REQUIRED TASKS.
(a) In the whaling transcript, how long did the whale shot in Greenland take to die?
(b) In the whaling transcript, why is the killing of whales called crueler than anything else in the animal world?
(c) Decide whether each statement agrees with the whaling transcript: (i) De Groot was present on the last campaign. (ii) De Groot is appearing from Greenland. (iii) King says Bob Barker will join the panel next.

TEXT SHOWN.

↓↓↓

So a whale can take anywhere from ten minutes to some times up to two hours to die. There is nothing really quite as cruel like this in any other part of the animal world.

KING: Laurens, have you witnessed these killings?

DEGROOT: Yeah, I was there on the last campaign. And, yeah, indeed, we saw the whale being harpooned. It is incredibly horrific. Even today, I heard here in -- Greenland is also killing whales. They shot a whale, and it took over 120 minutes to die. Yeah, it's just insane.

KING: That is insane. Laurens, thank you for the work you do, thank you for being with us.

DEGROOT: Thank you.

KING: Laurens De Groot from Morocco. Where does Bob Barker fit in all of this? He'll join our panel next.

(COMMERCIAL BREAK)

(BEGIN VIDEO CLIP)

JAHNEL: Our goal was just to take the hunger, as safely as possible, close to the -- attach a line so we could tow it out.

OK, I'm getting out too.

↑↑↑

SUPPLIED DATA.
↓↓↓

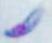
Captured at 1000x magnification. Micrograph. Toxoplasma gondii is shown.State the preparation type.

↑↑↑

ANSWERS.
(a) It took over 120 minutes to die.

(b) A harpooned whale can take anywhere from ten minutes to up to two hours to die. The speaker calls that drawn-out death crueler than anything else in the animal world.

(c)
(i) Yes: "I was there on the last campaign."
(ii) No: "Laurens De Groot from Morocco."
(iii) Yes: "He'll join our panel next."